This paper aims to propose a Multi-scale Capsule-weighted Fusion Classification Network (MCFCN), a classification model for automatic diagnosis of lung lesions by CT scanning.

Background

The automatic diagnosis of lung lesions based on chest CT scans plays a crucial role in assisting doctors to identify suspicious cases quickly and accurately. However, existing methods struggle to differentiate lesions with similar morphologies, and current feature extraction techniques lack the ability to effectively highlight small-scale targets in a large-scale environment, leading to incomplete extraction of subtle features and ultimately compromising the classification performance.

Method

The MCFCN employs a dynamic routing clustering algorithm to emphasize small-scale features, preventing feature loss.
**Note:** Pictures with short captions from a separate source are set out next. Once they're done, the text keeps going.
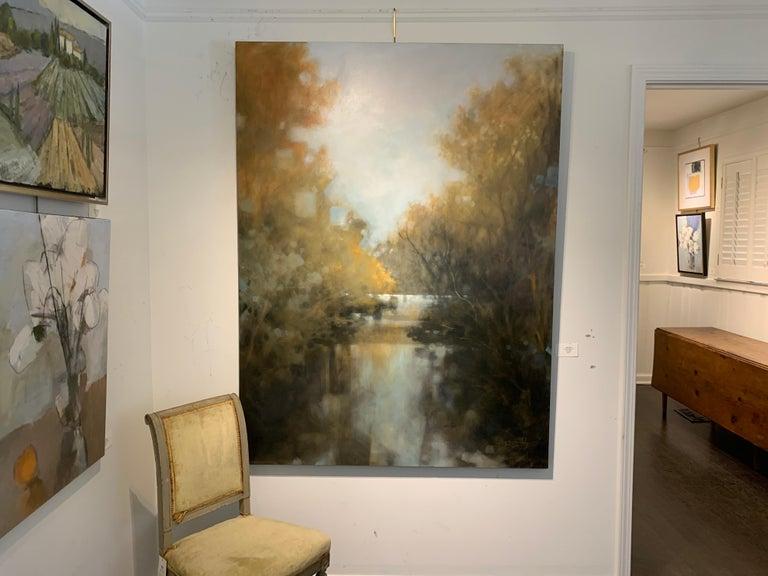 As is You Never Left by Doug Foltz, Large Vertical Contemporary Landscape 2
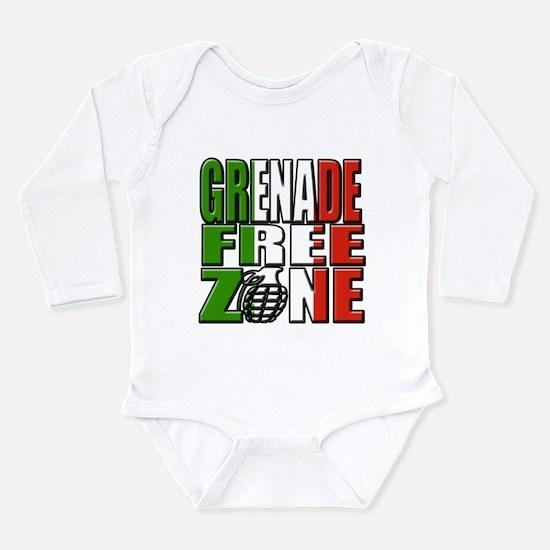 Grenade Free Zone Jersey Shore Body Suit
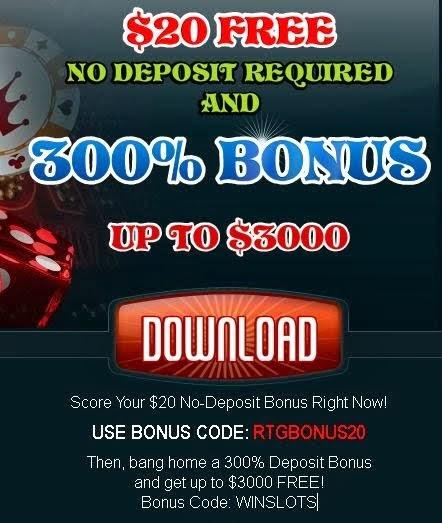 Us No Deposit Casinos
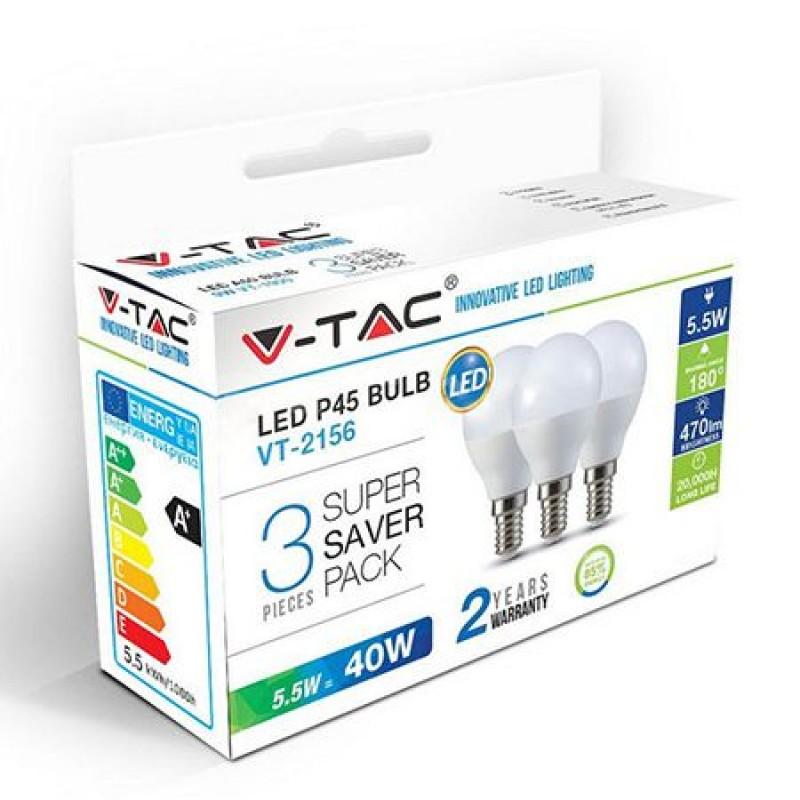Set 3 becuri LED, 470 lm, soclu E14, 6 W, 6400 K, alb rece 2021 shopu.ro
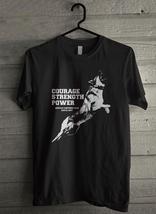 German Shepherd Courage Men's T-Shirt - Custom (1707) - $19.12+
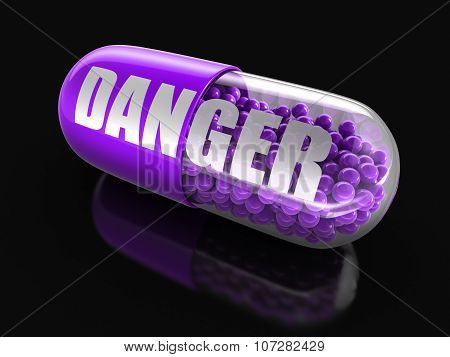 Pill Danger (clipping path included)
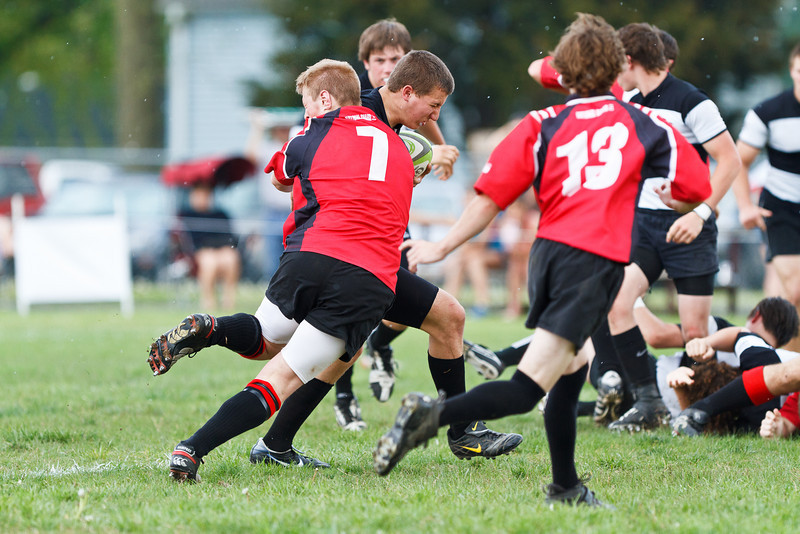 20110507_chillicothe_vs_metamora_rugby_a_team_064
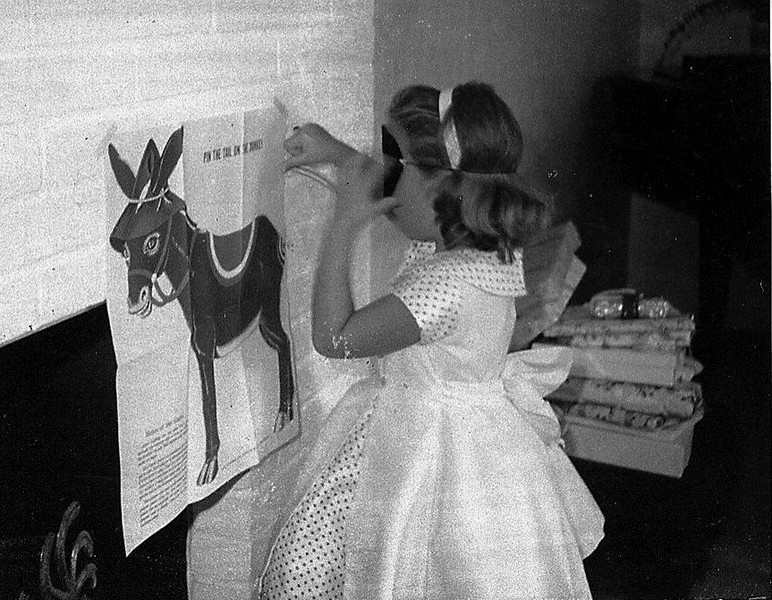 Pin the Tail on the Donkey - remember that?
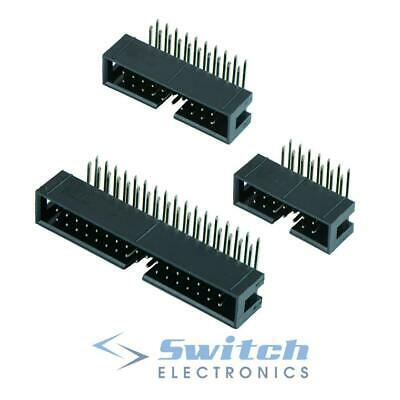 IDC Right Angle Pin PCB Boxed Header Connector 2.54mm - 10 To 40 Ways • 1.99£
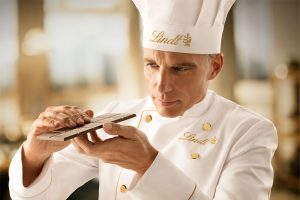 Lindt shares dip following decision to cut guidance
Additionally, a scale difference fusion network is utilized to extract precise position scaling parameters by incorporating weighted fusion of information from different scales.

Results

MCFCN achieves an accuracy of 99.41% for COVID-19 classification, 93.33% for CAP classification, and 100% for Normal classification, with an overall accuracy of 98.36%.

Conclusion

Experimental results on the target dataset demonstrate that MCFCN outperforms state-of-the-art methods. In the future, this model can be further explored and optimized to enhance its application value in clinical practice

Abstract Image

MCFCN:基于胸部 CT 扫描的多尺度胶囊加权融合肺病分类网络
目的和范围本文旨在提出一种多尺度胶囊加权融合分类网络(MCFCN),这是一种通过CT扫描自动诊断肺部病变的分类模型。 背景基于胸部CT扫描的肺部病变自动诊断在协助医生快速准确地识别可疑病例方面发挥着至关重要的作用。方法 MCFCN 采用动态路由聚类算法来强调小尺度特征,防止特征丢失。结果MCFCN的COVID-19分类准确率为99.41%,CAP分类准确率为93.33%,Normal分类准确率为100%,总体准确率为98.36%。结论在目标数据集上的实验结果表明,MCFCN的性能优于最先进的方法。未来,该模型还可以进一步探索和优化,以提高其在临床实践中的应用价值。
本文章由计算机程序翻译,如有差异,请以英文原文为准。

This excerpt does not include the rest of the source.